Charvet was in charge of Schmidt's dorm, Schmidt said. The priest called the teen into his office one day, Schmidt said. According to the lawsuit, the priest spoke in a sexually explicit manner to Schmidt and masturbated. There was no physical contact, Schmidt said: "I was absolutely afraid to move."

He dropped out of the seminary shortly after and eventually quit attending Mass. He never told anyone about either incident, he said.

Years later, in the late 1990s, he began experiencing mild seizures. He tested negative in Seattle for epilepsy and eventually began therapy. The seizures increased in severity and frequency, to as many as 20 a day, rendering him rigid and unable to move, he said. He'd miss work for days.

Then, in late April 1999, during a therapy session, he recalled being attacked as a child by someone in a black robe. At the next session, he remembered Frank's face, he said. Charvet was easier to remember, he said, because the alleged encounter occurred when he was a teen, and it was far less severe.
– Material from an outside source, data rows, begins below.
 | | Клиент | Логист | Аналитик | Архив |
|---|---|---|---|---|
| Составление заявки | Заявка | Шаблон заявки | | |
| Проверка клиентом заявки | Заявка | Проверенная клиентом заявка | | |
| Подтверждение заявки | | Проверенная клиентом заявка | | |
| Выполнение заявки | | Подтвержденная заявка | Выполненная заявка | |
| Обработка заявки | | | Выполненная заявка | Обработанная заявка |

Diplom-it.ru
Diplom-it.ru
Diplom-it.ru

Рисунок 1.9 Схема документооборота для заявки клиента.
He said he's learned to cope with the encounters through therapy, but felt more and more troubled by reports in the media. He saw coverage of recent lawsuits against the Vatican for allegations of sex abuse involving U.S. priests, including a former Portland priest, and he and his wife decided to call attorney David Slader.
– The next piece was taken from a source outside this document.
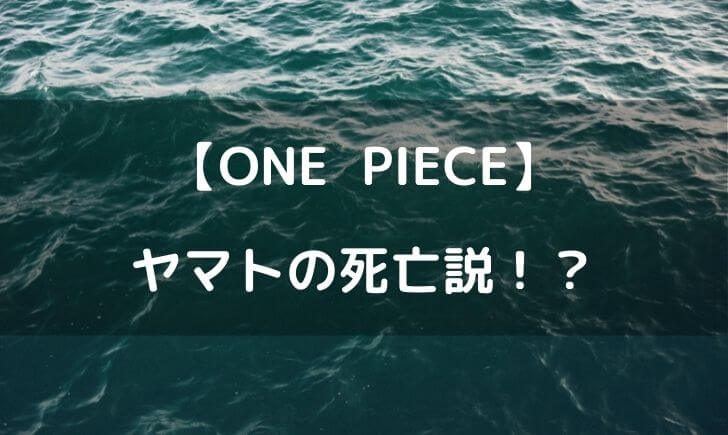 【ONE PIECE】

ヤマトの死亡説！？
Slader said the archdiocese was named in the lawsuit because "they have a long pattern of tolerating child abuse by their priests, and that fact cannot have escaped the knowledge of these two priests, and that gave them license to do what they did to David Schmidt."

Schmidt said he decided to use his full name in hopes of bringing out other possible victims. "With my face showing, telling this story can be helpful to others," he said.

Word spread quickly Friday in Mount Angel as Schmidt's large family, several of whom still live in the area, notified friends of the lawsuit.

He said he remains distrustful, even loathing, of all priests, even though he realizes that's not fair to good priests. He finds it difficult to have a full spiritual life, because some part of him feels like he's betraying the faith he was baptized into, he said.

"Once a Catholic, always a Catholic. That's the hardest part of it," he said. "It's hard to kill."